# [所附原文]
TOPReward:將詞彙機率作為機器人學的隱藏零樣本獎勵
TOPReward: Token Probabilities as Hidden Zero-Shot Rewards for Robotics
February 22, 2026
作者: Shirui Chen, Cole Harrison, Ying-Chun Lee, Angela Jin Yang, Zhongzheng Ren, Lillian J. Ratliff, Jiafei Duan, Dieter Fox, Ranjay Krishna
cs.AI
摘要
儘管視覺-語言-動作模型在預訓練領域快速發展,其在強化學習領域的進展仍受制於現實場景中的低樣本效率與稀疏獎勵問題。開發具泛化能力的過程獎勵模型對於提供細粒度反饋至關重要,然而現有的時序價值函數往往難以超越其訓練領域的泛化能力。我們提出TOPReward——一種基於概率建模的新型時序價值函數,該方法利用預訓練影片視覺-語言模型的潛在世界知識來估算機器人任務進度。有別於先前直接提示視覺-語言模型輸出進度值(易產生數值表徵偏差)的方法,TOPReward直接從視覺-語言模型的內部詞元邏輯值提取任務進度。在涵蓋130多個真實世界任務與多種機器人平台(如Franka、YAM、SO-100/101)的零樣本評估中,TOPReward在Qwen3-VL模型上實現了0.947的平均價值順序相關性,顯著優化現有最先進的GVL基線方法(該基線在同一開源模型上相關性接近零)。我們進一步驗證TOPReward可作為下游應用的多功能工具,包括成功狀態檢測與獎勵對齊的行為克隆。

# [任務說明]
請從上方的論文摘要中一字不改地引用一段文字，從「TOPReward:將詞彙機率作為機器人學的隱藏零樣本獎勵」開始，到「態檢測與獎勵對齊的行為克隆。」結束。

(資料集條目)

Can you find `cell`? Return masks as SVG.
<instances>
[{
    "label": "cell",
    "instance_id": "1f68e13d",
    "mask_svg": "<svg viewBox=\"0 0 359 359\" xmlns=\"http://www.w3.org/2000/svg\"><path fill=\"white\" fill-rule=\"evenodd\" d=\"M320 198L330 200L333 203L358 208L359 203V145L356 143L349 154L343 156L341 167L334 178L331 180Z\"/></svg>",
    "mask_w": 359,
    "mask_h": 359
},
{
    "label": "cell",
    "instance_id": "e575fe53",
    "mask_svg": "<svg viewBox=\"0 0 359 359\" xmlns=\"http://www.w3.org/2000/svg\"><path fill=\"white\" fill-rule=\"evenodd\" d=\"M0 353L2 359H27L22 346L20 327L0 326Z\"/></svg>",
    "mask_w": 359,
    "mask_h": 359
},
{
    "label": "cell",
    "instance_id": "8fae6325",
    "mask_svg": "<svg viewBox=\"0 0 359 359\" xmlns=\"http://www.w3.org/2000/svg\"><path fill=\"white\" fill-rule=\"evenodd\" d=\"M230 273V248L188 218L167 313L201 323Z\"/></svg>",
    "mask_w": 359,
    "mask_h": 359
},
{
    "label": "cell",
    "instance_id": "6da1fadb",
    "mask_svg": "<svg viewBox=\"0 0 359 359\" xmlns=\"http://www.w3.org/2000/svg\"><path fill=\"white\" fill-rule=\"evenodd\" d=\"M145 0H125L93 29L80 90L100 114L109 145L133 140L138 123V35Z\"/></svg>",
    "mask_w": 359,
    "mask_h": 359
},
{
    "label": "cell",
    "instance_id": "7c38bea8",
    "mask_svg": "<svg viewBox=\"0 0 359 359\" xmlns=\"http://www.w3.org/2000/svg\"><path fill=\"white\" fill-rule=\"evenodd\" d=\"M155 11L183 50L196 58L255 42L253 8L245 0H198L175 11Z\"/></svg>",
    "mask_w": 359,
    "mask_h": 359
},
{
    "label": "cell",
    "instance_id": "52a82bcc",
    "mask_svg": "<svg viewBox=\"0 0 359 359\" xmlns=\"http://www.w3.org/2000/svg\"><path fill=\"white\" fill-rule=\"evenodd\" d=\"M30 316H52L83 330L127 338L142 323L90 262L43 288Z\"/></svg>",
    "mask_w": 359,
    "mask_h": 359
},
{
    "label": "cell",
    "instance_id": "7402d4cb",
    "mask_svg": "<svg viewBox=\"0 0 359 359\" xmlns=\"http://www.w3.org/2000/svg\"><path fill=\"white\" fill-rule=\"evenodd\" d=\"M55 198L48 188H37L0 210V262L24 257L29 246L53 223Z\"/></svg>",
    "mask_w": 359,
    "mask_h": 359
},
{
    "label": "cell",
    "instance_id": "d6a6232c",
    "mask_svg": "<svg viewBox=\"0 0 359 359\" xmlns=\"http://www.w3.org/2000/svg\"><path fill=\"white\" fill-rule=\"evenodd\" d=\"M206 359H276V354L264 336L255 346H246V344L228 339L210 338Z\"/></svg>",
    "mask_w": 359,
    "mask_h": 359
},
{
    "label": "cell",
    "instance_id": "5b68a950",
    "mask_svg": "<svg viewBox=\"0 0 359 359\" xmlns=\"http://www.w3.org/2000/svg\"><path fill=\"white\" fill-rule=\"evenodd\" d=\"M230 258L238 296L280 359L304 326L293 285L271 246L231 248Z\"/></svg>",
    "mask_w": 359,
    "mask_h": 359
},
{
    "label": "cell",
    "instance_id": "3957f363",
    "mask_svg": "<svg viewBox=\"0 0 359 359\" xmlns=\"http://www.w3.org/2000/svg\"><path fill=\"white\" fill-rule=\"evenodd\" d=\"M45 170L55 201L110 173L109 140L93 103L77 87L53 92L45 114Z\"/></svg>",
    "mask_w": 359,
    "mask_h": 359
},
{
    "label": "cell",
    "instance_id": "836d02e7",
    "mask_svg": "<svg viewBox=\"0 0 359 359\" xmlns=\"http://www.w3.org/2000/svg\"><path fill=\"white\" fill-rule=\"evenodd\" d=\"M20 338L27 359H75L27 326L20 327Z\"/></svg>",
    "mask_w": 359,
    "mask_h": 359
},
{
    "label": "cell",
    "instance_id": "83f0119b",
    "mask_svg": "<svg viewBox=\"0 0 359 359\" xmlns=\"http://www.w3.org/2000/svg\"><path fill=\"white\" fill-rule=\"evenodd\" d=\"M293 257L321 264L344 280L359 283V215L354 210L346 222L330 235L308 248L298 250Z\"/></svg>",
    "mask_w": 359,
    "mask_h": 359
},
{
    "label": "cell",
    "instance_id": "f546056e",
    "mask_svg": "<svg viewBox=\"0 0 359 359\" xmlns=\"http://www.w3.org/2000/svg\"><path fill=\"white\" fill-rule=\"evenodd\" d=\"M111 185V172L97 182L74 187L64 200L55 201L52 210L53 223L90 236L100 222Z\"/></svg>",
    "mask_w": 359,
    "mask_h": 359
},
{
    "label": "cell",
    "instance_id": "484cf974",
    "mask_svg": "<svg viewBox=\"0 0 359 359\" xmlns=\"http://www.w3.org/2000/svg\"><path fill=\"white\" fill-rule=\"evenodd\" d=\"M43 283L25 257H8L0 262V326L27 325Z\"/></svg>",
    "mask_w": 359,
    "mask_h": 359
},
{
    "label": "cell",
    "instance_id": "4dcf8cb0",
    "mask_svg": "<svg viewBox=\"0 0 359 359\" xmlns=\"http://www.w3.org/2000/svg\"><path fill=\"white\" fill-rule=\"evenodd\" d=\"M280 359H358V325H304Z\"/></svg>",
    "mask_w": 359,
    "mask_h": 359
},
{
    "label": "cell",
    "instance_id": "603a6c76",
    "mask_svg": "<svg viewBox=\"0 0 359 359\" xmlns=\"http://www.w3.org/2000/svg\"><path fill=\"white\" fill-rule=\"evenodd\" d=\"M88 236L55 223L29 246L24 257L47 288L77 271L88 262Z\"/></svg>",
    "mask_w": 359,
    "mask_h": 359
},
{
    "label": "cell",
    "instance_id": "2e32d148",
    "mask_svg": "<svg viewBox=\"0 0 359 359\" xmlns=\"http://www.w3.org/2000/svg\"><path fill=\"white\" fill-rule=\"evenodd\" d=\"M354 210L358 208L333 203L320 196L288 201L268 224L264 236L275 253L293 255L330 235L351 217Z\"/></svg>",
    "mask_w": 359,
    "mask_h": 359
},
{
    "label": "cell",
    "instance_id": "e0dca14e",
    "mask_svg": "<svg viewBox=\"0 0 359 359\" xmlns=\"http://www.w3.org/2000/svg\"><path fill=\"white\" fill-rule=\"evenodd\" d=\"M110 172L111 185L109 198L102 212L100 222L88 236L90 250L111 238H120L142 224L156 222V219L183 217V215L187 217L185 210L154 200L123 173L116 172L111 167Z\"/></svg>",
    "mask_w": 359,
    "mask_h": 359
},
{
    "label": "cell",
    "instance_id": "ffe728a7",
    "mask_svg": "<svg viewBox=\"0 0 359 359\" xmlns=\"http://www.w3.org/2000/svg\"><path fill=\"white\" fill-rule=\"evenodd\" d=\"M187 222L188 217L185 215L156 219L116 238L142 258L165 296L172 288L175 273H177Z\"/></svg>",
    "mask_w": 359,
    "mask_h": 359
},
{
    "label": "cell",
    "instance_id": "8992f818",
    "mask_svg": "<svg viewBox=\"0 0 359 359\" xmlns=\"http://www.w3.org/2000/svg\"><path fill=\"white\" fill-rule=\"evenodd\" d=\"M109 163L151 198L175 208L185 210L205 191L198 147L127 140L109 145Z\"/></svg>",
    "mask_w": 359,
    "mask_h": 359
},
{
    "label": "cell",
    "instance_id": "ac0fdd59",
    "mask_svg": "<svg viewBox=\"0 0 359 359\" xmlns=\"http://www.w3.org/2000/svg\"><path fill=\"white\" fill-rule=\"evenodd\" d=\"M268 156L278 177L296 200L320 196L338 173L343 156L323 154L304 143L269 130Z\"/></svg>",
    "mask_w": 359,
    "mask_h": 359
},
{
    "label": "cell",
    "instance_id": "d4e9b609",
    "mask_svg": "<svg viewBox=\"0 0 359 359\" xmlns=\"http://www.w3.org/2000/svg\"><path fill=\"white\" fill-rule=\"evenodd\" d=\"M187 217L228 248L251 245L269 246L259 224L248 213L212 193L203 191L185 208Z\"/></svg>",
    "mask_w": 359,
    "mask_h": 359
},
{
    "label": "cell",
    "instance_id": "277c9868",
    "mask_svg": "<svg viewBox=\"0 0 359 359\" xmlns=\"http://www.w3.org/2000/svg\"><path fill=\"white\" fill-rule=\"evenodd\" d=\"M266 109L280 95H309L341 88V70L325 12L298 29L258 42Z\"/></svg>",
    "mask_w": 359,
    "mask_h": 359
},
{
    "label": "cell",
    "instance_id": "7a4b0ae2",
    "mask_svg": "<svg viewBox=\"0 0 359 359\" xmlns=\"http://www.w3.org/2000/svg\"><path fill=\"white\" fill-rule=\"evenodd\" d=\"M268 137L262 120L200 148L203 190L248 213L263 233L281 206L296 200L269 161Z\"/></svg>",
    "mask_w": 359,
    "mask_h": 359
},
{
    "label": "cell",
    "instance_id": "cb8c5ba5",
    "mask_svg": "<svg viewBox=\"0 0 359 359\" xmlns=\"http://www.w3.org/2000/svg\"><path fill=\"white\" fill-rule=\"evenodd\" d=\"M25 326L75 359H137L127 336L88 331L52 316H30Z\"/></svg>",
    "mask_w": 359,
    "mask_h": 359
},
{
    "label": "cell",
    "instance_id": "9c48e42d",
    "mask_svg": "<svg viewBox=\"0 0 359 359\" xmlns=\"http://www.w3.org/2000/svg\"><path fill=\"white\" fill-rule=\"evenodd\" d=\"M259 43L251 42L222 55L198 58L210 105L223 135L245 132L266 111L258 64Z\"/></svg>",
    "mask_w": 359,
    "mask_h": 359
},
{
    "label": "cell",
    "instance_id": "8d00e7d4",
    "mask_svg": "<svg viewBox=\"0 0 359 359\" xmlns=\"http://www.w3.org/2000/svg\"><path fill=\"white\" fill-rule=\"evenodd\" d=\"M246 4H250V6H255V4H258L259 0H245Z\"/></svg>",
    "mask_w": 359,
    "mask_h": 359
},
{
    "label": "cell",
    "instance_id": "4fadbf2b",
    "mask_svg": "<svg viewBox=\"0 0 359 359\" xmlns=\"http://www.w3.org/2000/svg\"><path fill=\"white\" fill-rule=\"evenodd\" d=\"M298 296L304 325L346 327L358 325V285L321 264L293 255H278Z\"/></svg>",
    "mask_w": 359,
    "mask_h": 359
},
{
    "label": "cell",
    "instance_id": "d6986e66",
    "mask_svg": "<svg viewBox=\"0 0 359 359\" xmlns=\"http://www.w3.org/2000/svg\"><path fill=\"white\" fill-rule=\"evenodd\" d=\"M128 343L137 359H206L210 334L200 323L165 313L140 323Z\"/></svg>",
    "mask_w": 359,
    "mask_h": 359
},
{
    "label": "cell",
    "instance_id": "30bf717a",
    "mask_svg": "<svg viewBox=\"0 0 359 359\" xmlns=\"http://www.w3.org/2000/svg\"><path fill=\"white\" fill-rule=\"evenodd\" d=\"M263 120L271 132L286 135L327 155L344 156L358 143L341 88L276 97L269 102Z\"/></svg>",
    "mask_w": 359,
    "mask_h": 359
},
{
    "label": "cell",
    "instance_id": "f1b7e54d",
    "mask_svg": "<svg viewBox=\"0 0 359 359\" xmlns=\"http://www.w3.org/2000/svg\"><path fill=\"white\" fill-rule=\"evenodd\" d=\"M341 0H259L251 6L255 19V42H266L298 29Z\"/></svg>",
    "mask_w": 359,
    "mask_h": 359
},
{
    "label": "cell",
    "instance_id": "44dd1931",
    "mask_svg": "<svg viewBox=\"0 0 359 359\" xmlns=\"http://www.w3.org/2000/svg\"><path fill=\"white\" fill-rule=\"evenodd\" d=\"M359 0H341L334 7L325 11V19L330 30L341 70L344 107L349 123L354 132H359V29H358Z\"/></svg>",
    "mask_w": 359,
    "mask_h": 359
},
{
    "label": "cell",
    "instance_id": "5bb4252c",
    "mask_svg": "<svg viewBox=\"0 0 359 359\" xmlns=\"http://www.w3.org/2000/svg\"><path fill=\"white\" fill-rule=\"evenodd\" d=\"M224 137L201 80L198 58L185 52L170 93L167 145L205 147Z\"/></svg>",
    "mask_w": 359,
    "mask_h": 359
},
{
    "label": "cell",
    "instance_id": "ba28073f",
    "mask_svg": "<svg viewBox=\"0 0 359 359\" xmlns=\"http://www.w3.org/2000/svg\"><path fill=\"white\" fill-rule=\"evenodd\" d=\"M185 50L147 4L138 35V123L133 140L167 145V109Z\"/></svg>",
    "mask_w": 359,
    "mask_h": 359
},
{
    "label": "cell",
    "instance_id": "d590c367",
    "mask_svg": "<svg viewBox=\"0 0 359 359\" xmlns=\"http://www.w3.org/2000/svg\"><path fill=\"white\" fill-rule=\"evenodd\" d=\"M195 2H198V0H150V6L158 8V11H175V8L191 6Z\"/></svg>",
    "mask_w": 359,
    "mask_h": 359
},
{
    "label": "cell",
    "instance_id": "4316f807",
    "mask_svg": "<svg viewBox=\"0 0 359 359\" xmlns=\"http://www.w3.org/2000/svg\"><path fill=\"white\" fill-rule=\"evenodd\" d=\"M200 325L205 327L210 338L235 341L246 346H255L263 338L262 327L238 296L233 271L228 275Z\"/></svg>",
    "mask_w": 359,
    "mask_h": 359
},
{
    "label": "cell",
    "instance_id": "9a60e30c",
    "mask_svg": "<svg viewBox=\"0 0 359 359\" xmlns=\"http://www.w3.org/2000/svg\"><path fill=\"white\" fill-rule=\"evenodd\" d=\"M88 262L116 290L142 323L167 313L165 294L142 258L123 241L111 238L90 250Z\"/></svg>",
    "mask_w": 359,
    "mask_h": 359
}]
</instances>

# [參考答案]
TOPReward:將詞彙機率作為機器人學的隱藏零樣本獎勵
TOPReward: Token Probabilities as Hidden Zero-Shot Rewards for Robotics
February 22, 2026
作者: Shirui Chen, Cole Harrison, Ying-Chun Lee, Angela Jin Yang, Zhongzheng Ren, Lillian J. Ratliff, Jiafei Duan, Dieter Fox, Ranjay Krishna
cs.AI
摘要
儘管視覺-語言-動作模型在預訓練領域快速發展,其在強化學習領域的進展仍受制於現實場景中的低樣本效率與稀疏獎勵問題。開發具泛化能力的過程獎勵模型對於提供細粒度反饋至關重要,然而現有的時序價值函數往往難以超越其訓練領域的泛化能力。我們提出TOPReward——一種基於概率建模的新型時序價值函數,該方法利用預訓練影片視覺-語言模型的潛在世界知識來估算機器人任務進度。有別於先前直接提示視覺-語言模型輸出進度值(易產生數值表徵偏差)的方法,TOPReward直接從視覺-語言模型的內部詞元邏輯值提取任務進度。在涵蓋130多個真實世界任務與多種機器人平台(如Franka、YAM、SO-100/101)的零樣本評估中,TOPReward在Qwen3-VL模型上實現了0.947的平均價值順序相關性,顯著優化現有最先進的GVL基線方法(該基線在同一開源模型上相關性接近零)。我們進一步驗證TOPReward可作為下游應用的多功能工具,包括成功狀態檢測與獎勵對齊的行為克隆。